RECORDS:

☆ ☆ ☆ ☆

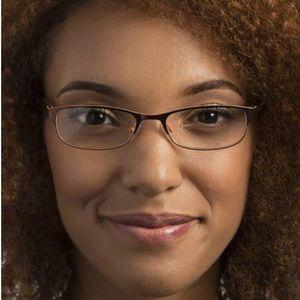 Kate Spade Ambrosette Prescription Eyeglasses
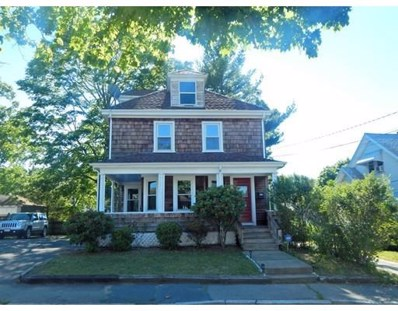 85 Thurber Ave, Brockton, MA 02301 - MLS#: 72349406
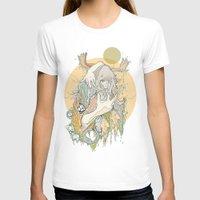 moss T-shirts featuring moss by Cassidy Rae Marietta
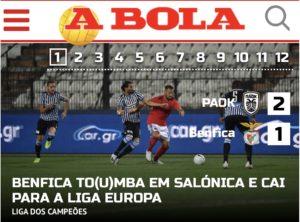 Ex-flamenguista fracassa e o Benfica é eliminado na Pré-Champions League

☆ ☆ ☆ ☆

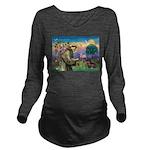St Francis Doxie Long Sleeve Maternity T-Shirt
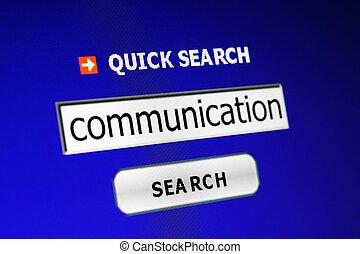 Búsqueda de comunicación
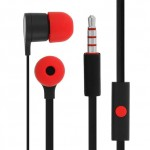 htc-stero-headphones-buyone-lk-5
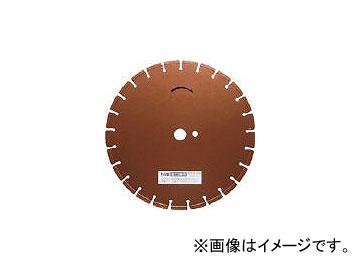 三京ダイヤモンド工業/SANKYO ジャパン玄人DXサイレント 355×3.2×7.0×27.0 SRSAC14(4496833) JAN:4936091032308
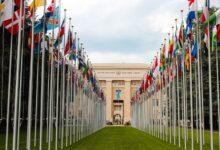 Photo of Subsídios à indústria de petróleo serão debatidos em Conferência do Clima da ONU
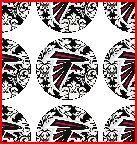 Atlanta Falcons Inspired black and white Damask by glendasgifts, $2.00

☆ ☆ ☆ ☆

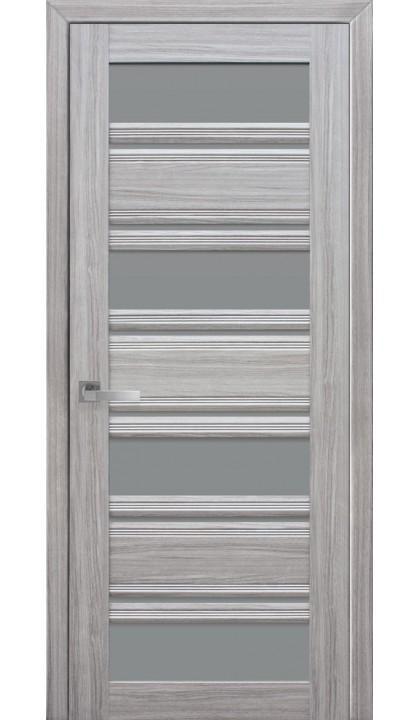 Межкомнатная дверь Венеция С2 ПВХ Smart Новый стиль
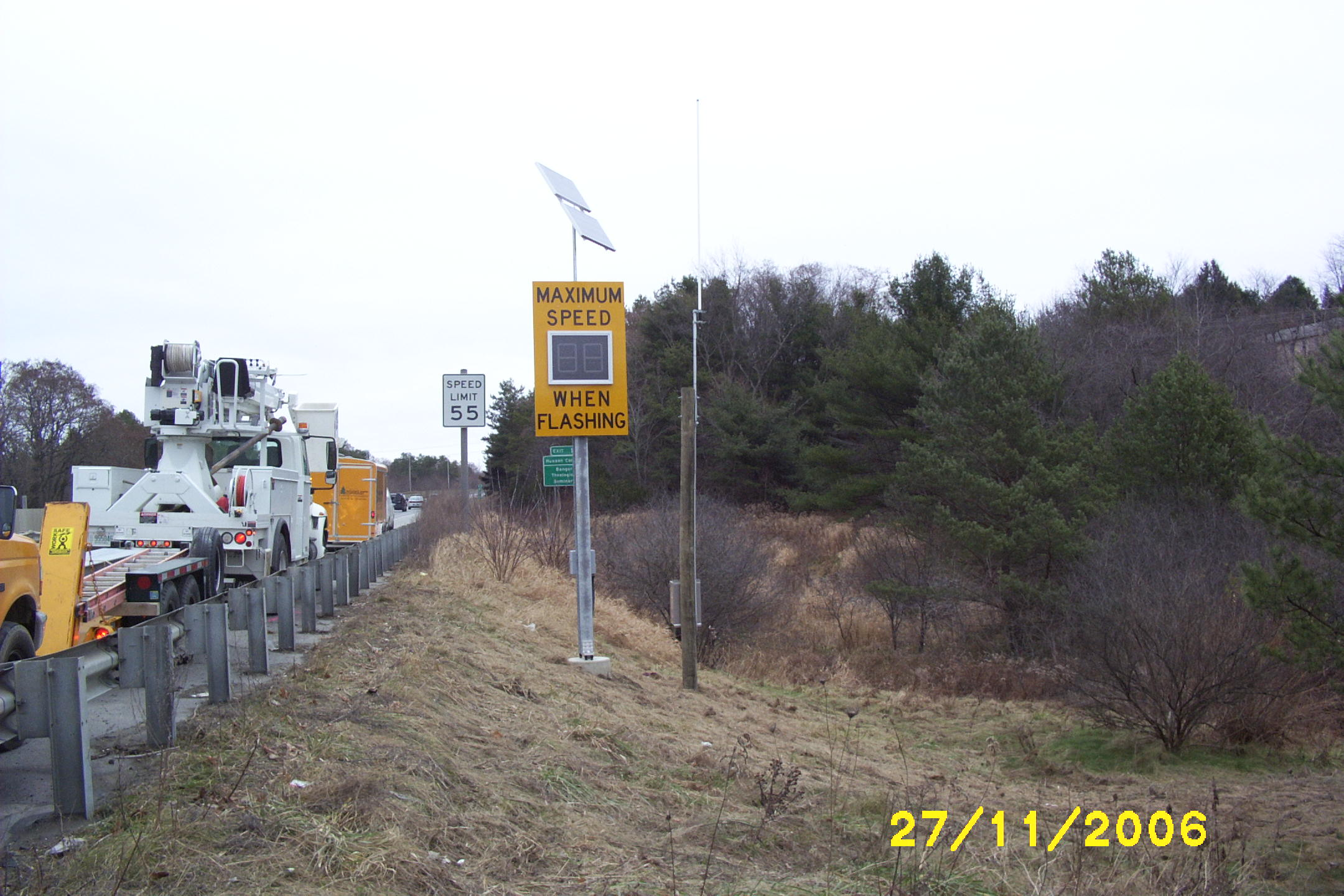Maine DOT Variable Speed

☆ ☆ ☆ ☆

PROBLEM: Out of the records above, return only the lines from the one with "Kate Spade Ambrosette" through the one with "Ex-flamenguista fracassa e", exactly, and none of the pictures.

SOLUTION:
 Kate Spade Ambrosette Prescription Eyeglasses
 85 Thurber Ave, Brockton, MA 02301 - MLS#: 72349406
 moss T-shirts featuring moss by Cassidy Rae Marietta
 Ex-flamenguista fracassa e o Benfica é eliminado na Pré-Champions League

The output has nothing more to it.